Integrate the Structure and Reference files¶
- CoDIAC.IntegrateStructure_Reference.add_reference_info_to_struct_file(struct_file, ref_file, out_file, INTERPRO=True, verbose=False)[source]¶
Given a PDB meta structure file and a Uniprot reference, integrate the two pieces to add information from reference
- Parameters:
- struct_file: str
Name of structure reference file
- ref_file: str
Name of reference file
- out_file: str
name of output file to write
- INTERPRO: boolean
If True, uses Interpro, otherwise appends Uniprot from reference file. Recommended behavior is to use Interpro - it is more inclusive of domain boundaries and has better naming conventions, along with perserving ability to use the Interpro ID for filtering strucutres containing domains of interest.
- verbose: boolean
Print information about processing. Default is False.
- Returns:
- out_struct: pandas dataframe
the appended dataframe of the structure (also written to out_file)

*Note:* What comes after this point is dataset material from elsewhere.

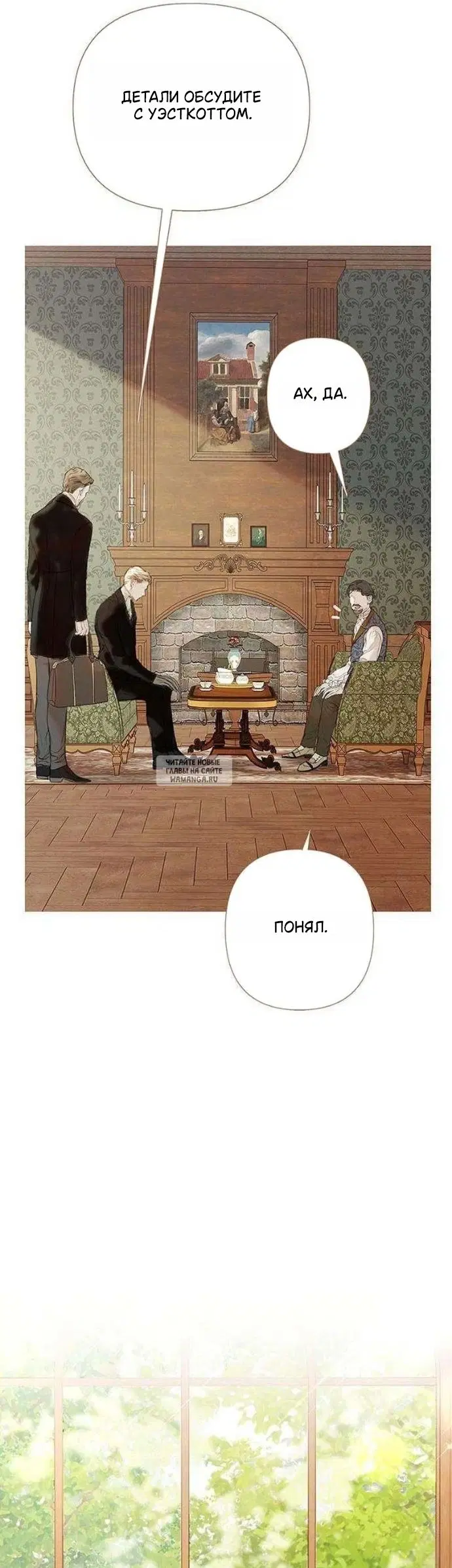 Page 22.000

- CoDIAC.IntegrateStructure_Reference.filter_structure_file(appended_structure_file, Interpro_ID, filtered_structure_file)[source]¶
Given an annotated structure file, keep only structures that have at least one chain that contain the Interpro_ID of interest.
Prints the filtered structure file to filtered_structure_file
- Parameters:
- appended_structure_file: str
location of the UniProt reference file that also has been appended using InterPro.appendRefFile to add interpro structures.
- Interpro_ID: str
Interpro ID (controlled Interpro ID database identifier)
- filtered_structure_file: str
location to write the output file to - all the same column fields, but reducing the rows to only those that contain an Interpro_ID of interest.